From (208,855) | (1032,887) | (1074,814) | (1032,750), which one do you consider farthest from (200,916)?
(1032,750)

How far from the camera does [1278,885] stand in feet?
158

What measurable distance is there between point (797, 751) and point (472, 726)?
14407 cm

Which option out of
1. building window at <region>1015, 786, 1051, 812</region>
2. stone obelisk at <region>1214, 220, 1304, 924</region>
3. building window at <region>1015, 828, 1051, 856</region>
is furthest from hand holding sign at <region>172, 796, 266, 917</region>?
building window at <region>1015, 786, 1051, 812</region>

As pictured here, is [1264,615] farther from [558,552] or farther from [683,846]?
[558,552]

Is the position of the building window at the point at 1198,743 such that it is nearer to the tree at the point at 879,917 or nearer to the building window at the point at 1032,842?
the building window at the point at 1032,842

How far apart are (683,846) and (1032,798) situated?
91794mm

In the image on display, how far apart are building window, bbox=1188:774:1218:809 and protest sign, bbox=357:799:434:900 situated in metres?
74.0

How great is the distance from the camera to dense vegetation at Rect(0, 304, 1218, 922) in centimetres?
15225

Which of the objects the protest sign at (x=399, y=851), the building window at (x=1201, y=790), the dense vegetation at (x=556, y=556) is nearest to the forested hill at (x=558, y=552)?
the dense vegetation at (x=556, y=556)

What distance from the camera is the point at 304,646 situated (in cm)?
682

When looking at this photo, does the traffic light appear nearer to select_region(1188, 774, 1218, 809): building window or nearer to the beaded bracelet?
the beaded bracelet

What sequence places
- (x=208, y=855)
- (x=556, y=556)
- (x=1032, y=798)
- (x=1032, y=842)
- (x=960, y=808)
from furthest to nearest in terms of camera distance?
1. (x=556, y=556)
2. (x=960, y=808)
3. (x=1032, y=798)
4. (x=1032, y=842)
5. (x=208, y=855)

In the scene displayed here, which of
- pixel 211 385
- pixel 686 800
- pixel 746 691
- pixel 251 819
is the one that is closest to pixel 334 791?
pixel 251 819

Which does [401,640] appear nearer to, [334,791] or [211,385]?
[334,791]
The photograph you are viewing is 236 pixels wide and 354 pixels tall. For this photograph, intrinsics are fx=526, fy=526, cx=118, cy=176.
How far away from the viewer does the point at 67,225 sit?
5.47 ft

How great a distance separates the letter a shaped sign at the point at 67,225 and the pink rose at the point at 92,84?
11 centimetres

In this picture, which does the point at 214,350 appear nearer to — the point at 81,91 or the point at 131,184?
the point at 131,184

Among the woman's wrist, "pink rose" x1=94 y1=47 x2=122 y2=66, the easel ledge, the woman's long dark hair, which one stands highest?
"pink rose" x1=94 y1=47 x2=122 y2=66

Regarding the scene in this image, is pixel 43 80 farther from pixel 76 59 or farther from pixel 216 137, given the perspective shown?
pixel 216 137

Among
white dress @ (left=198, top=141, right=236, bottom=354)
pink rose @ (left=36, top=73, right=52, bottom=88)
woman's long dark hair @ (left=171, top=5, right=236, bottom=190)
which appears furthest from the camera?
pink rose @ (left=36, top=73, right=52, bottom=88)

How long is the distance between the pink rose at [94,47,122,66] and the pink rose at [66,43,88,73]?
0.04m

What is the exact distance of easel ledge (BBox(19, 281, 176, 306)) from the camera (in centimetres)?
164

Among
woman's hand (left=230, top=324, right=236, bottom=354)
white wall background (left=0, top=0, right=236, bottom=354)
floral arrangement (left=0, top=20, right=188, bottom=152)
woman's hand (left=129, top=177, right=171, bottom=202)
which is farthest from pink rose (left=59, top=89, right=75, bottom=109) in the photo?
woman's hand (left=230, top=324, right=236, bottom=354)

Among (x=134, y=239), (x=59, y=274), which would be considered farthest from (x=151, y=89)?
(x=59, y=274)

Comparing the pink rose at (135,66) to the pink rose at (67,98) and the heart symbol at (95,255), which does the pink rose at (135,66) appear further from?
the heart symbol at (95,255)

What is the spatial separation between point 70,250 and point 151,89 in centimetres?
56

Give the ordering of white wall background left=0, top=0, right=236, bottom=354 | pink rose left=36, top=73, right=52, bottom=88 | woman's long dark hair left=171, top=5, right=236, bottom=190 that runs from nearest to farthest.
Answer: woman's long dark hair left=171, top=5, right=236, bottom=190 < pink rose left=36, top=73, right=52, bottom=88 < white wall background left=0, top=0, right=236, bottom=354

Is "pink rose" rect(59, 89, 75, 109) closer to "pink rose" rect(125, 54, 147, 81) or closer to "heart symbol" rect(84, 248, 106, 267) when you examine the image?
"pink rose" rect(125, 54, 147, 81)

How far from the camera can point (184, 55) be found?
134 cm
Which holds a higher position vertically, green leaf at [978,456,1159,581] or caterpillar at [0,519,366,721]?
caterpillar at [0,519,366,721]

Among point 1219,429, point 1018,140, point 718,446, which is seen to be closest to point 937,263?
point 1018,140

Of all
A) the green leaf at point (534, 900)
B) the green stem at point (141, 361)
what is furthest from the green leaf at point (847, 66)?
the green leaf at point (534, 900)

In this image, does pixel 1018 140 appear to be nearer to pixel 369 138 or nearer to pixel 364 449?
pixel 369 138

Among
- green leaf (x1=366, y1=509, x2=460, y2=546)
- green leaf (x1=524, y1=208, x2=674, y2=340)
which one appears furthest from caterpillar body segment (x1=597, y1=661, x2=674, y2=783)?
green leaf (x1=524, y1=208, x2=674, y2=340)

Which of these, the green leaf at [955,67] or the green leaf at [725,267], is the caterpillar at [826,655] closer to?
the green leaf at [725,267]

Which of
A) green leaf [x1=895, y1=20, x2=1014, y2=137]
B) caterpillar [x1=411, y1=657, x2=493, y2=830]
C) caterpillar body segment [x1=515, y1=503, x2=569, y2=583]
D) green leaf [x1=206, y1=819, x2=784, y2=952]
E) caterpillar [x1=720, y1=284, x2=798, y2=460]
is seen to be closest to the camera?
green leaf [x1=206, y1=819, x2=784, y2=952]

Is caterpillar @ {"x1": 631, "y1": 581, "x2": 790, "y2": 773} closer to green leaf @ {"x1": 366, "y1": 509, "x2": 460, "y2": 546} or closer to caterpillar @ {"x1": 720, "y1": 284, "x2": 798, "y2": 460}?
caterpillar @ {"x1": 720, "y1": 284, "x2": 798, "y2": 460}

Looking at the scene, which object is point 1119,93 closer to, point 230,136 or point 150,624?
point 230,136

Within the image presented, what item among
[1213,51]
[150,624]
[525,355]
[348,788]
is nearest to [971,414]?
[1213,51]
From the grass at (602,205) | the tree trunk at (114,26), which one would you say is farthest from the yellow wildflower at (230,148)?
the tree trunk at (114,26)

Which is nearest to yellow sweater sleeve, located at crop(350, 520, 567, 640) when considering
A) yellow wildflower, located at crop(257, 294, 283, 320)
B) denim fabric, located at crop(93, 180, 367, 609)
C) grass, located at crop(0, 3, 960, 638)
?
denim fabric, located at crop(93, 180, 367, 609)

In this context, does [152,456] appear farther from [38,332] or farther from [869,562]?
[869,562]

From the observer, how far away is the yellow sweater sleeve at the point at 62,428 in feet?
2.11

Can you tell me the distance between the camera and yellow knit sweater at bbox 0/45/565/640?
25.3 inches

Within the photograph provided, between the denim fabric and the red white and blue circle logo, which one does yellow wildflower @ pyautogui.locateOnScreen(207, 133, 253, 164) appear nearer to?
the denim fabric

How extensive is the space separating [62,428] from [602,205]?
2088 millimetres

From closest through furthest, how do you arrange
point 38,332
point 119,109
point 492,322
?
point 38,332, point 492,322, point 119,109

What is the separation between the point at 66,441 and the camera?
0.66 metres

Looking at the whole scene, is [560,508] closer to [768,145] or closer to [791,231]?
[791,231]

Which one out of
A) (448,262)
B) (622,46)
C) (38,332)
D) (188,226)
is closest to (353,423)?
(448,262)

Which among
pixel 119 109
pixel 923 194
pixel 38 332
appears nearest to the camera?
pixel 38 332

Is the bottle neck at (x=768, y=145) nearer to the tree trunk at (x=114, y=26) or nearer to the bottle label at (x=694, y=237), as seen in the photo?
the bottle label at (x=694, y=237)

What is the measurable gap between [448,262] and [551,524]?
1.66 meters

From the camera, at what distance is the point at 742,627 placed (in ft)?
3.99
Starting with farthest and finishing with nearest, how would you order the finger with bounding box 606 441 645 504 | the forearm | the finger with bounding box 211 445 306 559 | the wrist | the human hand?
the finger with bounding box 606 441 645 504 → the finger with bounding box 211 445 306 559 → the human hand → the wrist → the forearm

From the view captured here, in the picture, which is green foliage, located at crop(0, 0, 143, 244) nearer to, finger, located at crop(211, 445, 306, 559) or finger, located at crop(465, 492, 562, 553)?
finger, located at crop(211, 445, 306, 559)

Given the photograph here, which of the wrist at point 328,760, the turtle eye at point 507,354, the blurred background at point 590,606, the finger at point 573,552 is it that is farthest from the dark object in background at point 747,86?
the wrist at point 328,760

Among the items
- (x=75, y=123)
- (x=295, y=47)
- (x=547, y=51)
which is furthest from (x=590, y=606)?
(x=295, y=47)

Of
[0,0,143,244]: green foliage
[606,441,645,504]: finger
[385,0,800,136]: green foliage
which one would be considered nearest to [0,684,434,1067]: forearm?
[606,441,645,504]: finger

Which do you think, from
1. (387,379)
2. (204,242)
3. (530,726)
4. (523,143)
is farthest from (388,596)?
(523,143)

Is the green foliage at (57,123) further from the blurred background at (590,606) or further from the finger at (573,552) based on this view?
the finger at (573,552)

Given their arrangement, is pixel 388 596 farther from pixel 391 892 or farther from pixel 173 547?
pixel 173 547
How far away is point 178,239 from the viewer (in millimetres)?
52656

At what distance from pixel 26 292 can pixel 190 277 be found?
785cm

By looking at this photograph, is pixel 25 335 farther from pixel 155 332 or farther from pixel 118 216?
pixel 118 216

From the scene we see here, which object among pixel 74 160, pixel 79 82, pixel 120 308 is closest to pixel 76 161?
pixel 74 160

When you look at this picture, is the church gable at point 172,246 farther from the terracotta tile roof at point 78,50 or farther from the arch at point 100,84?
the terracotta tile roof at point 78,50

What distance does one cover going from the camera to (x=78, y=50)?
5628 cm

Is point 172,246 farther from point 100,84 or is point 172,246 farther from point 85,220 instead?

━━━━━━━━━━━━━━━━

# TASK INSTRUCTIONS
In the records above, locate the line that contains "Which do you think, from". Repeat it and every line after it, exactly, and nothing else.

# RESPONSE BELOW
Which do you think, from
1. (387,379)
2. (204,242)
3. (530,726)
4. (523,143)
is farthest from (388,596)?
(523,143)

Is the green foliage at (57,123) further from the blurred background at (590,606) or further from the finger at (573,552) based on this view?
the finger at (573,552)

Given their arrangement, is pixel 388 596 farther from pixel 391 892 or farther from pixel 173 547?
pixel 173 547
How far away is point 178,239 from the viewer (in millimetres)?
52656

At what distance from pixel 26 292 can pixel 190 277 be found?
785cm

By looking at this photograph, is pixel 25 335 farther from pixel 155 332 or farther from pixel 118 216?
pixel 118 216

From the scene we see here, which object among pixel 74 160, pixel 79 82, pixel 120 308 is closest to pixel 76 161?
pixel 74 160

When you look at this picture, is the church gable at point 172,246 farther from the terracotta tile roof at point 78,50 or farther from the arch at point 100,84?
the terracotta tile roof at point 78,50

What distance does one cover going from the camera to (x=78, y=50)?
5628 cm

Is point 172,246 farther from point 100,84 or is point 172,246 farther from point 85,220 instead?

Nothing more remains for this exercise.